NEW YORK (1010 WINS/WCBS 880) – Families for Safe Streets (FSS) and Transportation Alternatives hosted an event Sunday in Queens where dozens of people honored the victims of traffic violence and called for policy change on the World Day of Remembrance for Road Traffic Victims.
The ceremony began in Astoria Park, near Shore Boulevard and Astoria Park South, at 10 a.m. and concluded with a march around the area that paused at three different crash sites where victims of traffic violence were killed in the last year and a half.
Julie Huntington, one of the chairs of policy and advocacy for FSS, told 1010 WINS/WCBS 880 that the day provided people the opportunity to grieve as well as advocate for political action, demanding policy updates and infrastructure changes.
“We will call for safe streets and demand that our leaders acknowledge that every crash in this city is preventable and is a policy failure,” Huntington said.

Huntington says city lawmakers prioritize the speed and mobility of cars over human lives, and noted that deaths and injuries from vehicular traffic in Queens are up 35% this year.
“The city is suffering from a lack of political will to systemically address this completely preventable crisis,” Huntington said.
At the event, FSS set aside yellow flowers for the 3,000 people seriously injured, shoes for the 80 pedestrians killed, bicycles for the 27 bicyclists killed and scooters and strollers for the 10 children killed due to to traffic violence this year in New York City.




FSS, an advocacy group made up of individuals who have been affected by traffic violence, now has several hundred members working to enact policy change.

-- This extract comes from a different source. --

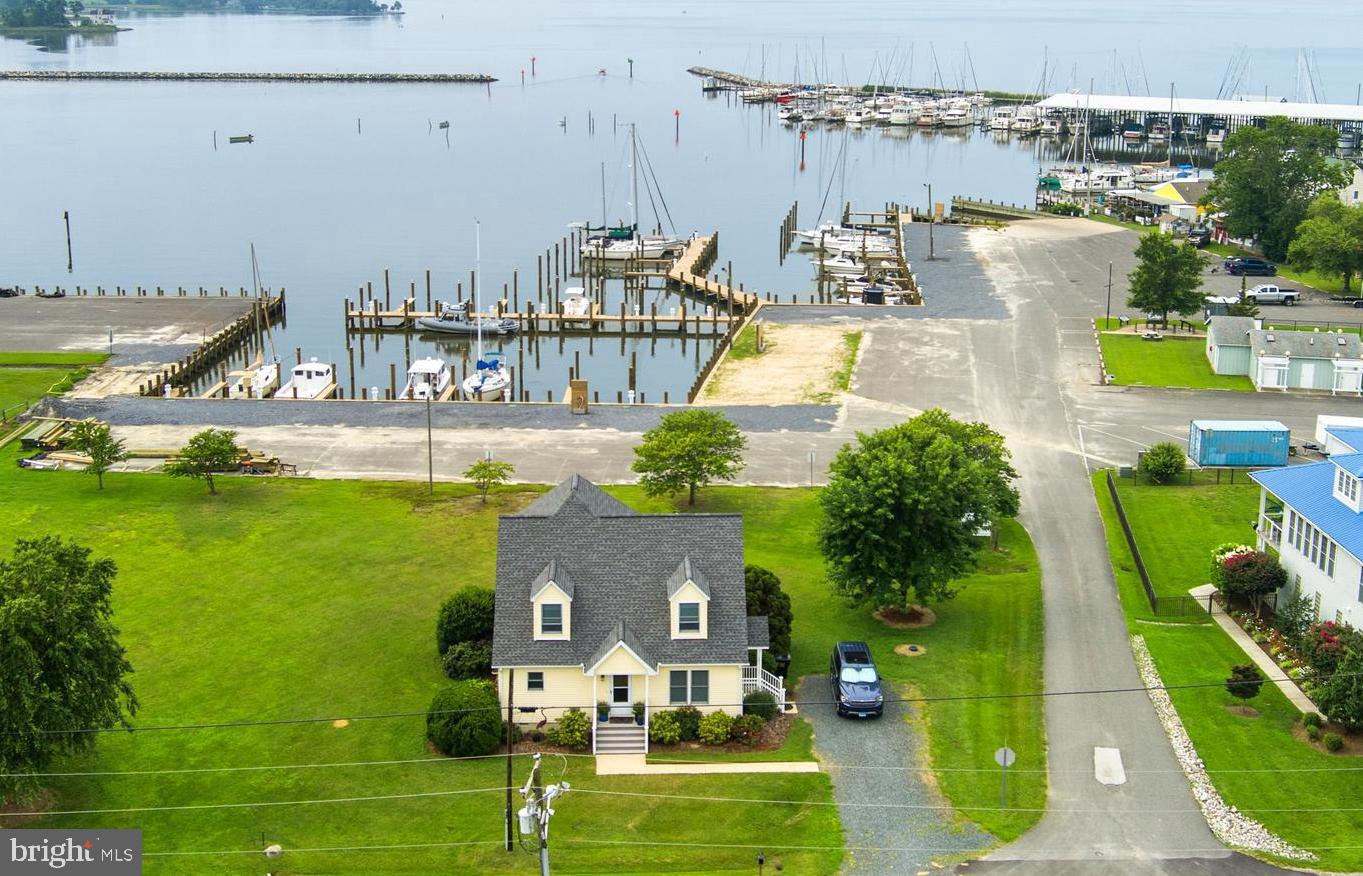 TOWN OF ROCK HALL - Residential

In its first year, FSS New York helped lower the city speed limit to 25 mph.
“After New York City’s speed limit was lowered from 30 mph to 25 mph, traffic fatalities fell by more than 22 percent and pedestrian fatalities fell by more than 25 percent,” according to Transportation Alternatives.
The New York chapter of FSS has partnered with Transportation Alternatives, a group that just celebrated its 50-year anniversary and aims to “reclaim NYC from cars” and advocate “for better walking, biking, public transit, and public spaces in our city.”

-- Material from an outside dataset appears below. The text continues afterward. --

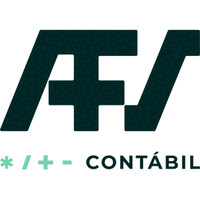 AFS Assessoria Contabil logo - Similar company to Orj Contábil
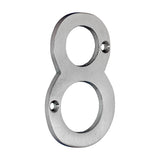 TIMCO Door Numeral 8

“Every life lost on our streets isn't just a tragedy for that single neighborhood – the waves of fear ripple out through every community,” Mayor Eric Adams wrote in a tribute post on X Sunday afternoon.
“On this #WorldDayOfRemembrance for Traffic Victims, we recommit to meaningful, lasting policies to protect life on our streets,” the post concluded.
The event in Astoria offered members of the community an opportunity to mourn loved ones. Huntington, who lost her father to traffic violence in 2019, was among them.
“His death was violent, senseless and 100% preventable. In that moment I lost my hero, my go-to-guy, one of my most trusted friends and confidants,” she said.